§ Extrait:
+--
Certes, la différence est grande entre ce qui fut l'Ionie et ce qui est de nos jours le territoire turc de l'Anadoli ! La décadence est tellement évidente, que le nom seul de l'Asie Mineure évoque l'image de son glorieux passé et non celui de la triste époque contemporaine. La langue se refuse presque à nommer les provinces et les villes par leurs désignations actuelles ; on les revoit telles qu'elles existaient il y a deux mille années. Cependant il ne serait pas juste de répéter les accusations ordinaires contre les Osmanli, comme s'ils étaient les seuls coupables dans le contraste que présente la contrée, comparée à ce qu'elle fut jadis. Ainsi que le fait remarquer Tchihatcheff, n'est-ce pas à l'état de ruine que les conquérants ont trouvé cet héritage? Que de massacres et de ravages se sont succédé dans ces contrées depuis les expéditions des Romains jusqu'aux croisades et aux incursions des Mongols ! Et parmi les changements qui se sont accomplis, n'en est-il pas qui doivent être attribués à la nature ou aux conséquences d'une mauvaise gestion du sol ? Actuellement l'Asie Mineure est, parmi les contrées qui pourraient être en grande partie couvertes de bois, une de celles qui ont été le plus dépouillées. Nombre de documents anciens parlent de forêts existant en des régions de l'Anatolie où l'on ne voit maintenant que la terre nue ou de misérables broussailles. Le déboisement a certainement accru les écarts entre le froid de l'hiver et la chaleur de l'été ; il agit aussi sur le régime des eaux courantes, en prolongeant les sécheresses et en rendant les crues plus soudaines ; moins réglées dans leur cours, les eaux ont formé de vastes marécages qui ont empoisonné l'atmosphère et rendu de vastes étendues presque complètement inhabitables ; dans certaines plaines basses, les villages qui s'élèvent sur l'emplacement d'antiques cités populeuses sont abandonnés en été sous peine de mort ; dans quelques-uns des districts les plus dangereux l'action pestilentielle se fait sentir jusqu'à l’altitude de 1800 mètres (1). Et non seulement la détérioration dtu climat a réduit le nombre des habitants par les maladies miasmatiques, l'Asie Mineure a souvent été un foyer d'épidémies pour les populations occidentales : que de fois les navires du Levant apportèrent la peste dans les ports de l'Italie, de la l'rance et de l'Espagne!
+--
§ Données fournies:
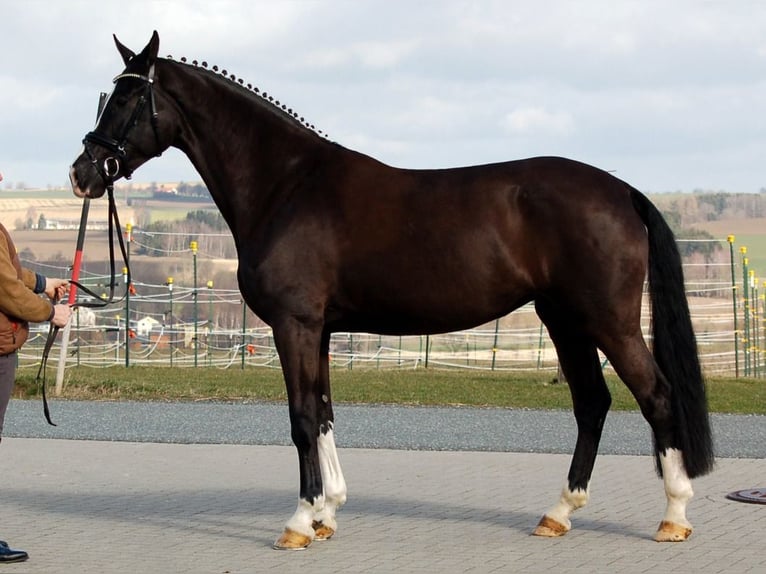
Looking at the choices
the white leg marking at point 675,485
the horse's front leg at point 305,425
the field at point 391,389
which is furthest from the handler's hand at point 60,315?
the field at point 391,389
+--
D'après l'extrait, jusqu'à quelle altitude l'action pestilentielle se fait-elle sentir dans quelques-uns des districts les plus dangereux de l'Asie Mineure ?

Elle se fait sentir jusqu'à 1800 mètres d'altitude.